> [Instrucción dada 1]:
¿Concuerdan con el fragmento sobre El libro vacío estas afirmaciones? Responde a cada una con sí o no y cita las palabras del fragmento que lo deciden.
(a) La novela se publicó en 1958.
(b) El protagonista se llama José García.
(c) La familia del protagonista ignora que él escribe.
> [Instrucción dada 2]:
Responde según el fragmento sobre El libro vacío:
(a) ¿Gracias a la recomendación de quién se llegó a esta novela?
(b) ¿Qué soñaba ser el protagonista en su juventud?
(c) ¿Cuántos cuadernos lleva el protagonista?
> [Instrucción dada 3]: Retoma el fragmento sobre El libro vacío y continúalo a partir de su última oración.

> [Fragmento proporcionado]:
Si el libro no tiene eso inefable, milagroso, que hace que una palabra común, oída mil veces, sorprenda y golpee; si cada página puede pasarse sin que la mano tiemble un poco… ¿qué es un libro?
Escribir o no escribir. La escritura como única forma de narrarse, o quizá de ocultarse. Escribir sobre la imposibilidad de escribir. El mal de Bartleby, del que tanto se ha ocupado Enrique Vila-Matas. Precisamente gracias a una recomendación suya, llegué hasta El libro vacío de Josefina Vicens: qué mejor título para expresar la absoluta impotencia de (y ante) las palabras. Publicado en 1958, El libro vacío es una rareza dentro de la literatura mexicana, un libro que va de la nada y en el que apenas pasa nada. El protagonista, de nombre mediocre —José García—, vida mediocre y profesión mediocre, se sabe carente de talento literario, pero no puede, no es capaz de, renunciar a sus aspiraciones literarias. Olvidados sus sueños de juventud de ser marinero y vivir mil aventuras, la escritura es el único camino de liberación que le queda. Sin embargo, su impulso literario es abstracción pura: no sabe sobre qué escribir ni cómo escribirlo. Para aclararse entre tanta confusión, y de manera casi secreta —su familia sabe que escribe, pero desconoce sus vaivenes emocionales—, lleva dos cuadernos: en uno registra sus reflexiones sobre la escritura, toma notas, y en el segundo traslada lo que queda de útil en el primero. Ni que decir tiene que el segundo cuaderno es, cómo no, el libro vacío.

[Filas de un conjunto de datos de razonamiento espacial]
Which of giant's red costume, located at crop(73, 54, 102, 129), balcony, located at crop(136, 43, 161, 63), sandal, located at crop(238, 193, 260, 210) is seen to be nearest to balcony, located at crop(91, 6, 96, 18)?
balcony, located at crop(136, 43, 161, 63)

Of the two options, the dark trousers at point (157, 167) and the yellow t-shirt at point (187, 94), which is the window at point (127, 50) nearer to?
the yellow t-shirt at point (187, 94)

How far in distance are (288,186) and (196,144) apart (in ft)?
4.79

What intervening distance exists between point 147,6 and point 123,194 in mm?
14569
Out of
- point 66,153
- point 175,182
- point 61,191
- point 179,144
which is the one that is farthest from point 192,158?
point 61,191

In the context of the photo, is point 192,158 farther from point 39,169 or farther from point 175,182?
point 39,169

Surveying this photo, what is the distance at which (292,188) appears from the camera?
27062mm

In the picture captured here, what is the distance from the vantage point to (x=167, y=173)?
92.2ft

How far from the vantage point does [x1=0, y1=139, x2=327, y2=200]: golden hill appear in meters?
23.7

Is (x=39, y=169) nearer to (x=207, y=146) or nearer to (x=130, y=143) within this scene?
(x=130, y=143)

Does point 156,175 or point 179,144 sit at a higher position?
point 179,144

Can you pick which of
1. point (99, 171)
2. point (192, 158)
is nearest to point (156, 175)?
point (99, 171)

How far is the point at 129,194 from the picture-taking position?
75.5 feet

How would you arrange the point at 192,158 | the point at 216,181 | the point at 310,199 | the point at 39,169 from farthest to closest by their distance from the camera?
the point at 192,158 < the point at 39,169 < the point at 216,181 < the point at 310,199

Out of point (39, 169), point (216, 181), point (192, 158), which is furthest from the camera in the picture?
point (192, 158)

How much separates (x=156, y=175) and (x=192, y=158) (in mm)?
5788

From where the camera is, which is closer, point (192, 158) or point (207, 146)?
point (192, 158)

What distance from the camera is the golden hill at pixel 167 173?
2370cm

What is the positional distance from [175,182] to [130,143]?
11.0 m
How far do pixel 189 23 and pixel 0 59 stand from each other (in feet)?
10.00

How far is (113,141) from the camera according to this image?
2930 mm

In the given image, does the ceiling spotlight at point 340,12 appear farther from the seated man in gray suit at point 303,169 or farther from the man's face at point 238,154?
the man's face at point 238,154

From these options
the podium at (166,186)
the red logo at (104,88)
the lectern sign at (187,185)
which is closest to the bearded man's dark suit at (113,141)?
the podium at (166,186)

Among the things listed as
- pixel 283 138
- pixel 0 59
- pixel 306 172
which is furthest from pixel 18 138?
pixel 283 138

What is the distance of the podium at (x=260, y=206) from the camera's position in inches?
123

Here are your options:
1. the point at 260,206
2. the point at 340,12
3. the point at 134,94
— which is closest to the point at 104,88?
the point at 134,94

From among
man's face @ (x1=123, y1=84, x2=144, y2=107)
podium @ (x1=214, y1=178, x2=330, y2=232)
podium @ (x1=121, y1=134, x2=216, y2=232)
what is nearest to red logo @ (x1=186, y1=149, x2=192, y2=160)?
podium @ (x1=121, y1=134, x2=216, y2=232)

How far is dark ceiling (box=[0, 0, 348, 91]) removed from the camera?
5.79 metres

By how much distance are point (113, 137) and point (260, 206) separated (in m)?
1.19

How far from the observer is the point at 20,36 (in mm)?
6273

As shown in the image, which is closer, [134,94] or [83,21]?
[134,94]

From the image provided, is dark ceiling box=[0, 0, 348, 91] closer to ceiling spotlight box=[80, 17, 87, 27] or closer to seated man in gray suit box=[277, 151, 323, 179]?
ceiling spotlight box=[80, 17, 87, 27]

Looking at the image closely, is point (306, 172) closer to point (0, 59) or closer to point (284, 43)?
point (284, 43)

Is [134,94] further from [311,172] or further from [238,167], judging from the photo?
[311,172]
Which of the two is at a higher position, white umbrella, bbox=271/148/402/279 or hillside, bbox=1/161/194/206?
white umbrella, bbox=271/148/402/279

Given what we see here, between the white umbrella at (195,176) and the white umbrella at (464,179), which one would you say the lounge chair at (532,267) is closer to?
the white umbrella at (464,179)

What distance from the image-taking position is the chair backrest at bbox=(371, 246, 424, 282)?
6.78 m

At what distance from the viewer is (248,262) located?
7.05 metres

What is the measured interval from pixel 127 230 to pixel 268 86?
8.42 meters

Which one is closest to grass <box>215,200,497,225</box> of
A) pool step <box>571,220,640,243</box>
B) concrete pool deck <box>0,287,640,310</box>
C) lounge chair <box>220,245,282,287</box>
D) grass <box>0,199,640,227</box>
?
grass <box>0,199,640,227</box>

--

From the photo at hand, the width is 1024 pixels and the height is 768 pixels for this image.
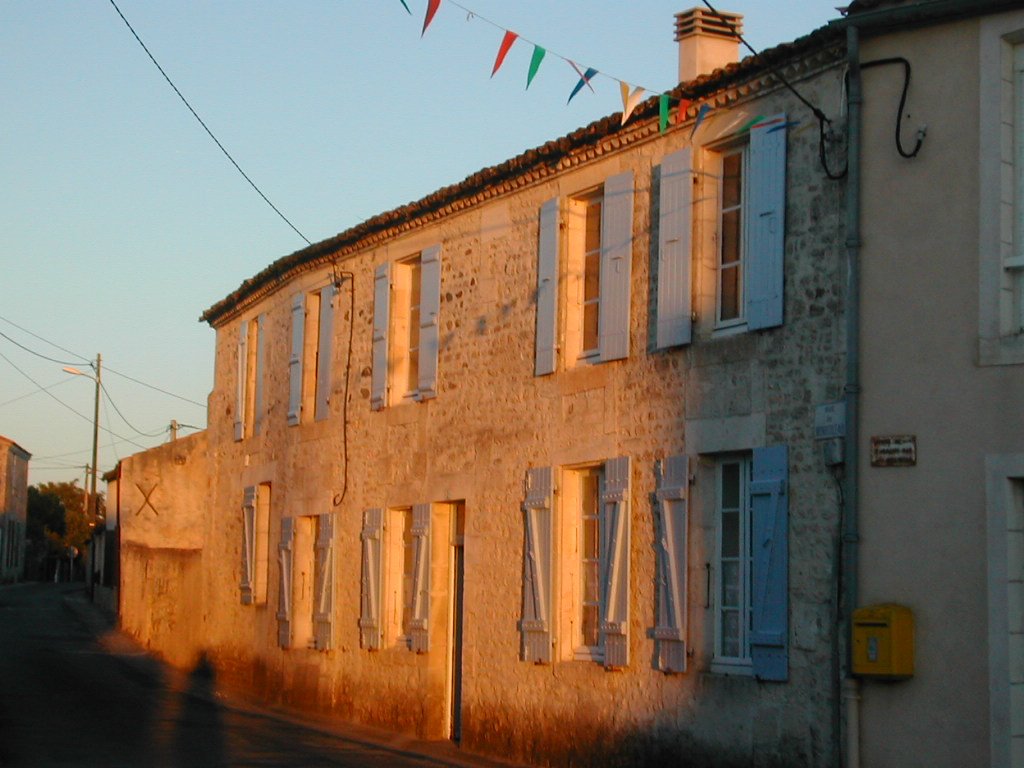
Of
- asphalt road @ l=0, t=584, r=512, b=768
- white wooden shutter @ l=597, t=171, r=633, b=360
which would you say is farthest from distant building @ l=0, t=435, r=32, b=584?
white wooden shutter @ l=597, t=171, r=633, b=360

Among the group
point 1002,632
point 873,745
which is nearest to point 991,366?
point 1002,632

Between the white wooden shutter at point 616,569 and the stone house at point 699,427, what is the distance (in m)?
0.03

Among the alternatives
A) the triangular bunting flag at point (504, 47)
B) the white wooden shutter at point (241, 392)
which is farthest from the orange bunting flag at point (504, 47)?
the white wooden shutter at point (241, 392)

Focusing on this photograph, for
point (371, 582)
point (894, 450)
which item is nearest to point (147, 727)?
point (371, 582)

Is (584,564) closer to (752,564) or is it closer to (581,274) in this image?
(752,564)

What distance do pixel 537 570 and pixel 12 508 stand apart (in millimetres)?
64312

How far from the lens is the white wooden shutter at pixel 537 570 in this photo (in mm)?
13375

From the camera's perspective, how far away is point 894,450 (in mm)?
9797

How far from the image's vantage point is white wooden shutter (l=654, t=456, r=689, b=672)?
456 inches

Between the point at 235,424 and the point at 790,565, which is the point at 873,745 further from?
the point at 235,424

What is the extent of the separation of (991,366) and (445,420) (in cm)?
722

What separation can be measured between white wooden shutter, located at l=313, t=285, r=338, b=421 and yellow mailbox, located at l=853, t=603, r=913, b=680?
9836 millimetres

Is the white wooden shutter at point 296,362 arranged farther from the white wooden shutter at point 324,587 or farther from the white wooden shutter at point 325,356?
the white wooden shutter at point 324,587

--

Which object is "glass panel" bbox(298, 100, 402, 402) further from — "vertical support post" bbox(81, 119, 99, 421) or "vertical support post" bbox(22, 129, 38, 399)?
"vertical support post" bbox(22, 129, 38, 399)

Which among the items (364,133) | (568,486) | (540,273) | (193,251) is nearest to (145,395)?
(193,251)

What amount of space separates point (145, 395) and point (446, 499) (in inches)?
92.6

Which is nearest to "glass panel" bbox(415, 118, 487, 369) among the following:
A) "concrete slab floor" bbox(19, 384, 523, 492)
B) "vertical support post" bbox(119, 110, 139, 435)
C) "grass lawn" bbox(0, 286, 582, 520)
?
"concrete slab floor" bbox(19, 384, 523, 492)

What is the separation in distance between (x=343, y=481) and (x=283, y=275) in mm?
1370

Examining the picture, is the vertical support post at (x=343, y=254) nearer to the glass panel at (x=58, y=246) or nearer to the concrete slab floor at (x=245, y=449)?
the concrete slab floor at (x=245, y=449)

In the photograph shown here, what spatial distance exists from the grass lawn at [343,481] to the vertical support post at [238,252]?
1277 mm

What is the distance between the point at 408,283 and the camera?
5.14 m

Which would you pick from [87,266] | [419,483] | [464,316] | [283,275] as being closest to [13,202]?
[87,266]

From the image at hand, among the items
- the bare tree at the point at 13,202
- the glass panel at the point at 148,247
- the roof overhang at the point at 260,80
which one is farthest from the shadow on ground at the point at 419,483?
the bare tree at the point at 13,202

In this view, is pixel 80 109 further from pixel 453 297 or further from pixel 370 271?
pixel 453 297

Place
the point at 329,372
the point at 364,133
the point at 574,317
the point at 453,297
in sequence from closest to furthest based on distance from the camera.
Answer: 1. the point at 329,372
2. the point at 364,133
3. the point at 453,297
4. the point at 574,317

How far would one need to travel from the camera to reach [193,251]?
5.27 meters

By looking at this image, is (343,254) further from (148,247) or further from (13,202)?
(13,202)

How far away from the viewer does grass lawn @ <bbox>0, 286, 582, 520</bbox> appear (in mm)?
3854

> [Respuesta 1]:
(a) Sí: «Publicado en 1958».
(b) Sí: «de nombre mediocre —José García—».
(c) No: «su familia sabe que escribe, pero desconoce sus vaivenes emocionales».

> [Respuesta 2]:
(a) Enrique Vila-Matas.
(b) Marinero.
(c) Dos.

> [Respuesta 3]:
La autora de esta novela anómala fue también, en cierto modo, una mujer anómala en su contexto. Josefina Vicens nació en 1911 en el estado de Tabasco, en una época convulsa, en plena revolución mexicana. Segunda hija de una maestra y un comerciante de origen mallorquín —fueron cinco hermanas—, nunca quiso conformarse con el camino trazado para una mujer de su tiempo. Todos los que la trataron destacan su carácter profundamente independiente. Siendo casi una niña, comenzó a trabajar como mecanógrafa, para tener así su propio sueldo. Poco después aceptó un puesto de secretaria en un manicomio, a cambio de que cuando acabara su jornada laboral la dejasen hablar con los internos. «¿Para qué estoy en un manicomio, si no?», dijo. También afirmaba que allí encontró gente profundamente feliz. No todos, por supuesto: solo «los que olvidaron la realidad».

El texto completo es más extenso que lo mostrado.